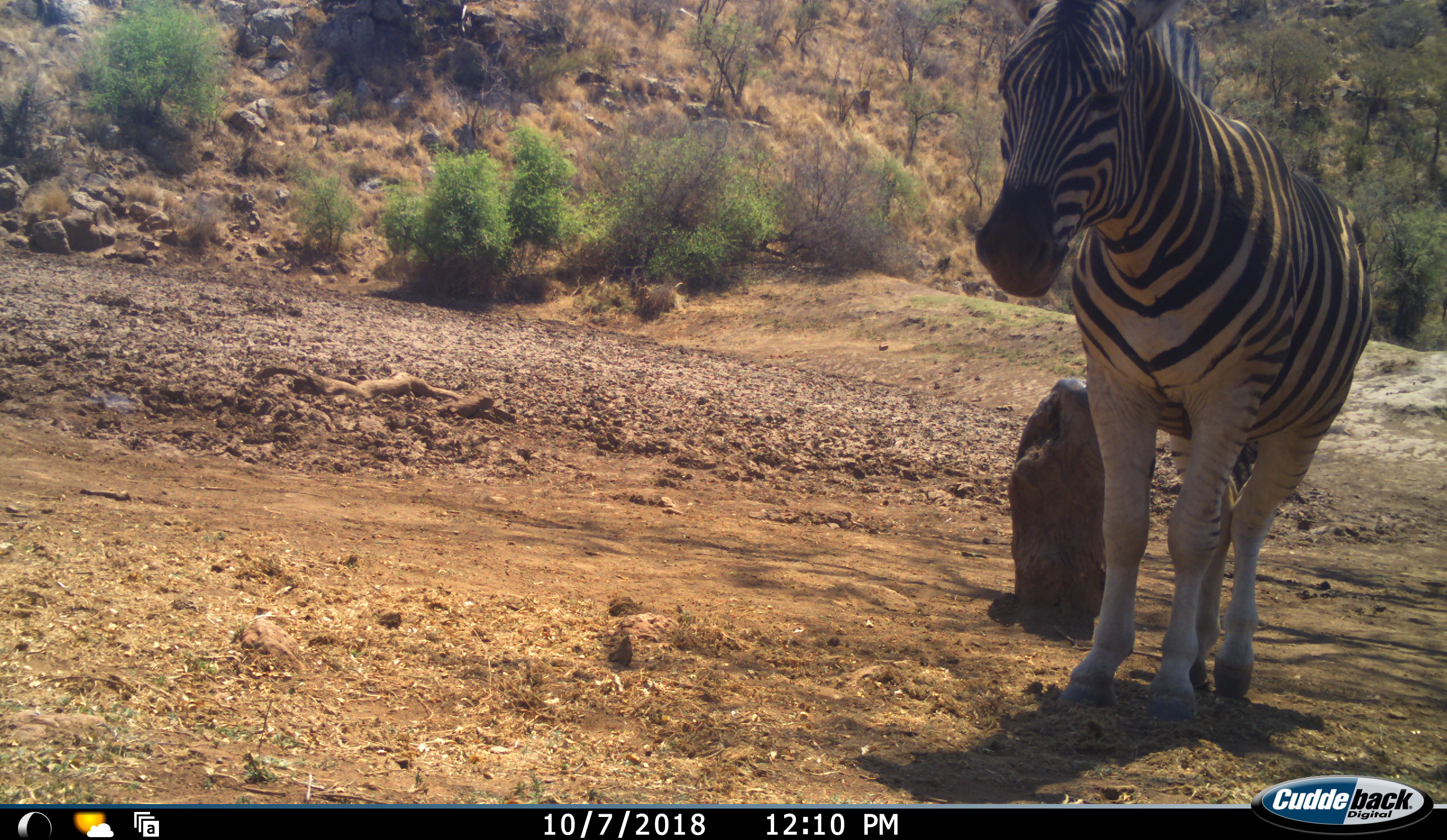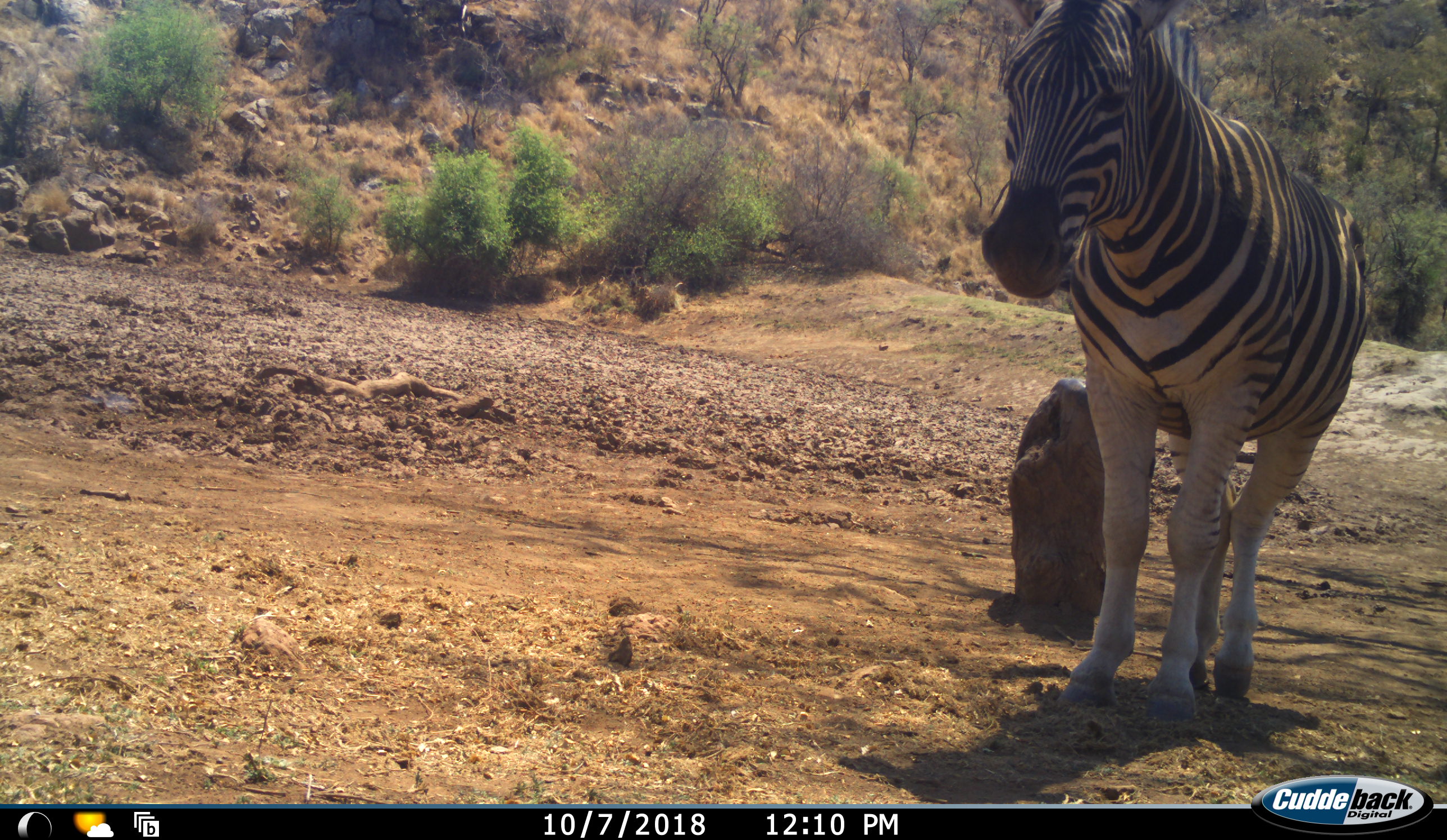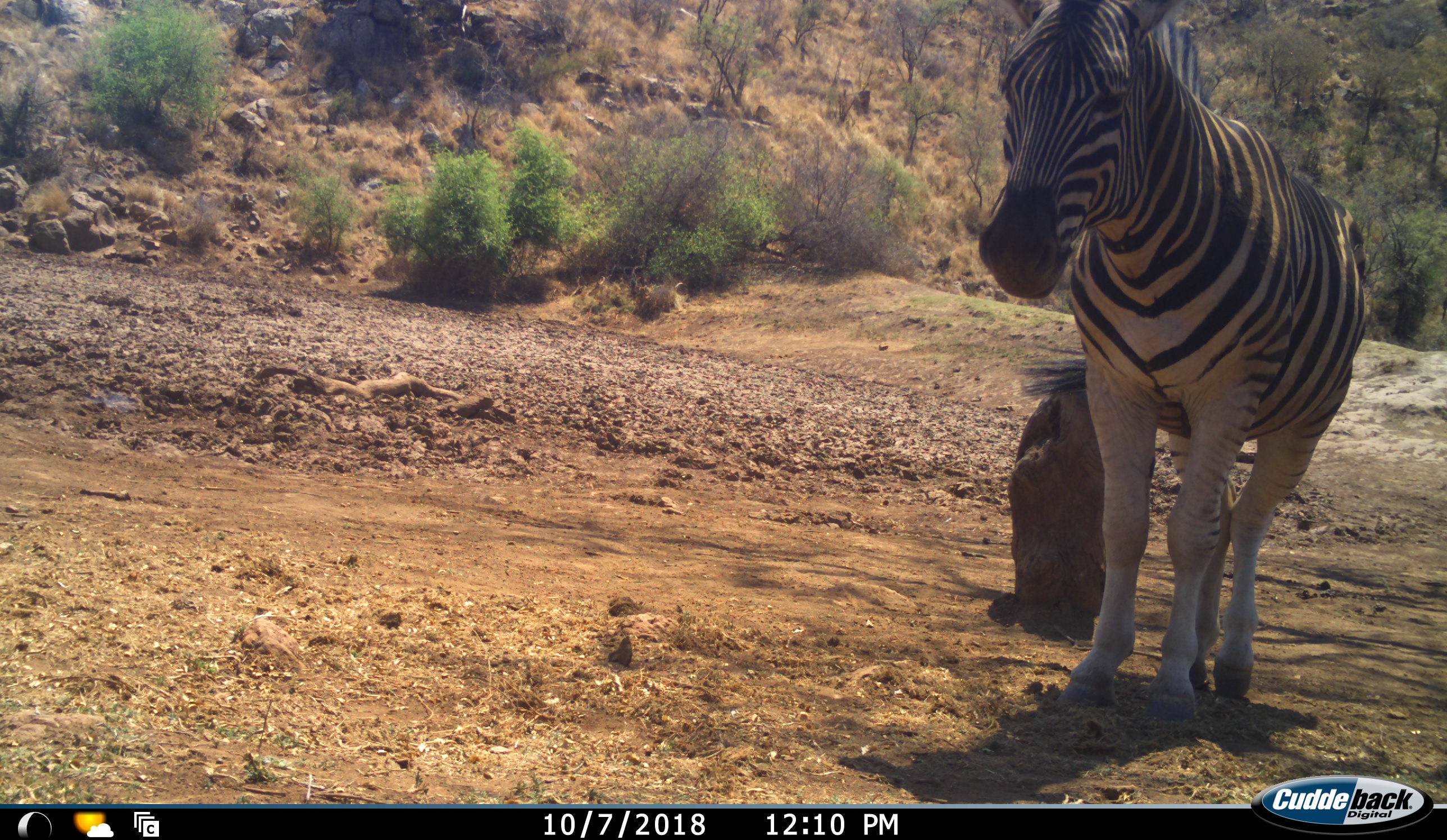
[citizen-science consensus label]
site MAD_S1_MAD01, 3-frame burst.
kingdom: Animalia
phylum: Chordata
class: Mammalia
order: Perissodactyla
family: Equidae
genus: Equus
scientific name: Equus quagga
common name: plains zebra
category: zebraplains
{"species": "zebraplains (plains zebra) (Equus quagga)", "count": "1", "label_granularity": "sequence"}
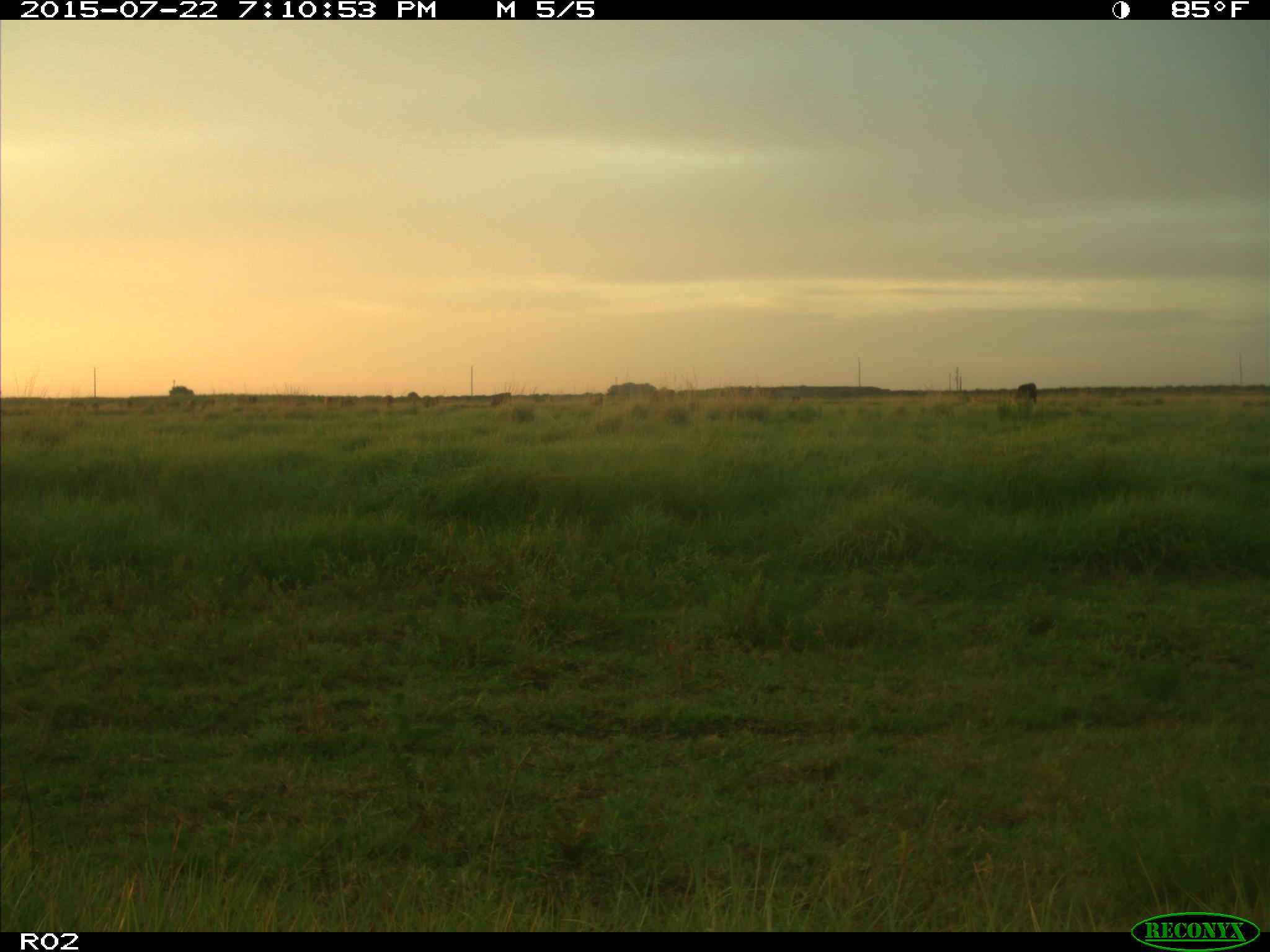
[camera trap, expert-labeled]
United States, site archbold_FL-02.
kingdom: Animalia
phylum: Chordata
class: Mammalia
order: Artiodactyla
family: Bovidae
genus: Bos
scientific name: Bos taurus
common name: domestic cow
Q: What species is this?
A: Bos taurus (domestic cow).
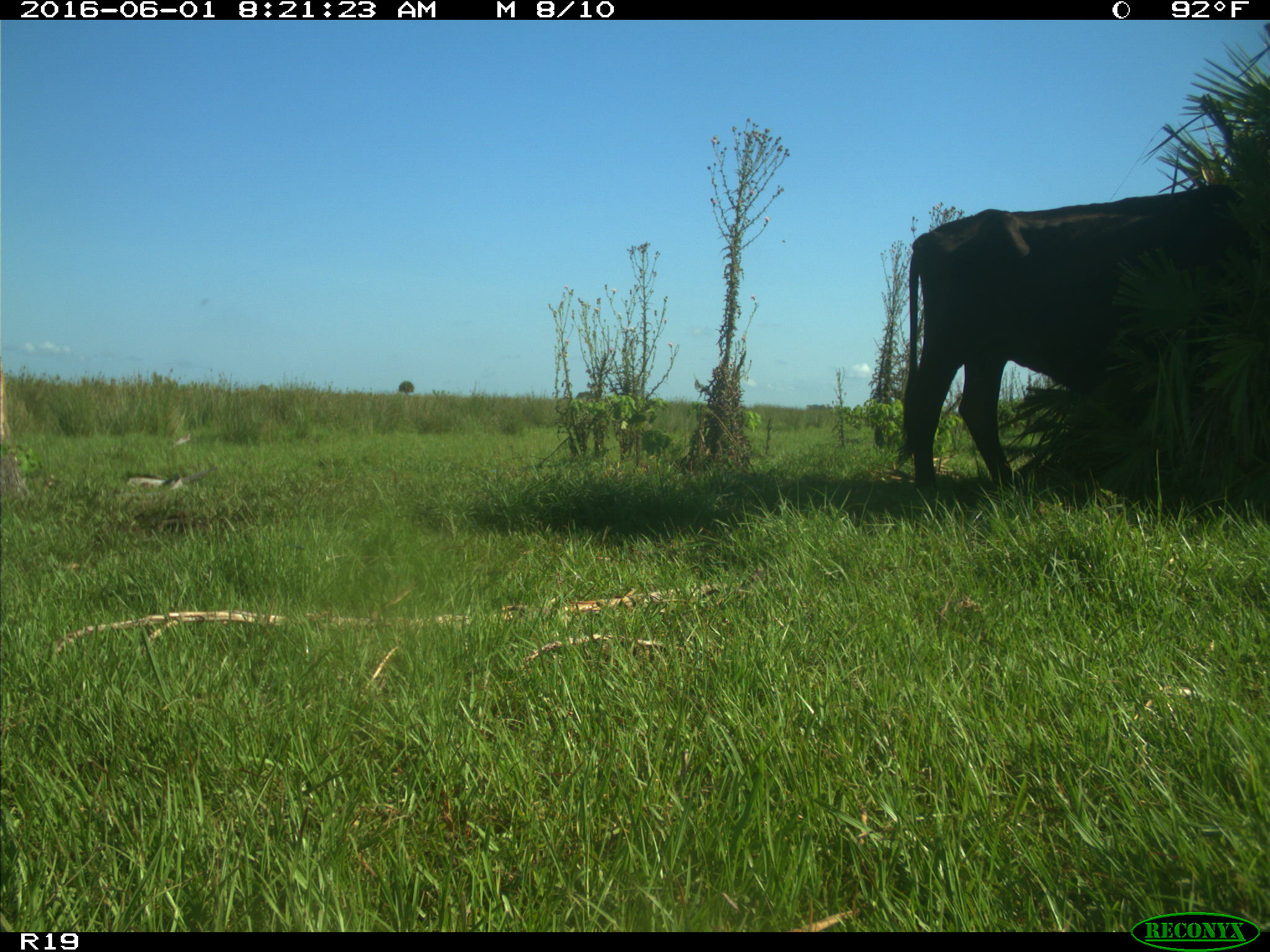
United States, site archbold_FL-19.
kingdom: Animalia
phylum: Chordata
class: Mammalia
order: Artiodactyla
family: Bovidae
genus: Bos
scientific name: Bos taurus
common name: domestic cow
####################
REQUIREMENT -
Go through the material and report each line that holds the string "Equus".

RESULT FOR THIS TASK -
genus: Equus
scientific name: Equus quagga
{"species": "zebraplains (plains zebra) (Equus quagga)", "count": "1", "label_granularity": "sequence"}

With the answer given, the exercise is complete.